Monitoring the Musselshell: Volunteers track salinity in Central Mont. stream

By on August 23, 2013
David Stout measures conductivity in the Musselshell with a YSI Pro30 (Image courtesy David Stout)

David Stout measures conductivity in the Musselshell with a YSI Pro30 (Image courtesy David Stout)


The Musselshell River flows for 340 miles through Central Montana, passing over a landscape that still carries the chemical signature of its past as an ancient seabed.

Sediment washing into the river and groundwater moving through soils can both carry salts into the Musselshell and boost its salinity. That’s an issue because agriculture dominates the land use along the river and supplies crucial irrigation water in a near-desert climate.

“It’s not like we have seawater levels of salinity, but there is a point at which excess salinity in your freshwater can really put crops into stress,” said David Stout, a member of the Big Sky Watershed Corps posted at the Lower Musselshell Conservation District office in Roundup, Mont. Big Sky Watershed Corps is a partnership of Montana Conservation Corps, Montana Association of Conservation Districts and the Montana Watershed Coordination Council.

Stout sometimes walks the banks of the river with landowners and ranchers who have volunteered to help out with a salinity monitoring program conducted by the conservation district with funding from the state Department of Environmental Quality. The volunteers have come together through the Musselshell Watershed Coalition. Stout, along with four volunteers spread out over a 250-mile stretch of the river, periodically measures conductivity (a salinity surrogate) with a handheld meter.

The program is new, but over time Stout says the monitoring will net long-term conductivity data that hydrologists can pair with U.S. Geological Survey flow data and build statistical relationships between the two. The goal is to use those correlations as the basis for an online tool that farmers can check before irrigating. If they find low flows and high salinity, for example, they might want to hold off.

- _Instructions for the task_
Return the article above on salinity monitoring along the Musselshell River in full, word for word.

- _Material provided_

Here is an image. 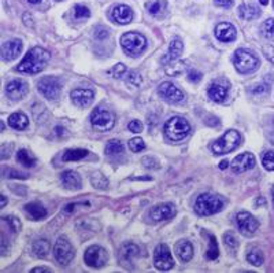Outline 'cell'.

- _In response_
Monitoring the Musselshell: Volunteers track salinity in Central Mont. stream

By on August 23, 2013
David Stout measures conductivity in the Musselshell with a YSI Pro30 (Image courtesy David Stout)

David Stout measures conductivity in the Musselshell with a YSI Pro30 (Image courtesy David Stout)


The Musselshell River flows for 340 miles through Central Montana, passing over a landscape that still carries the chemical signature of its past as an ancient seabed.

Sediment washing into the river and groundwater moving through soils can both carry salts into the Musselshell and boost its salinity. That’s an issue because agriculture dominates the land use along the river and supplies crucial irrigation water in a near-desert climate.

“It’s not like we have seawater levels of salinity, but there is a point at which excess salinity in your freshwater can really put crops into stress,” said David Stout, a member of the Big Sky Watershed Corps posted at the Lower Musselshell Conservation District office in Roundup, Mont. Big Sky Watershed Corps is a partnership of Montana Conservation Corps, Montana Association of Conservation Districts and the Montana Watershed Coordination Council.

Stout sometimes walks the banks of the river with landowners and ranchers who have volunteered to help out with a salinity monitoring program conducted by the conservation district with funding from the state Department of Environmental Quality. The volunteers have come together through the Musselshell Watershed Coalition. Stout, along with four volunteers spread out over a 250-mile stretch of the river, periodically measures conductivity (a salinity surrogate) with a handheld meter.

The program is new, but over time Stout says the monitoring will net long-term conductivity data that hydrologists can pair with U.S. Geological Survey flow data and build statistical relationships between the two. The goal is to use those correlations as the basis for an online tool that farmers can check before irrigating. If they find low flows and high salinity, for example, they might want to hold off.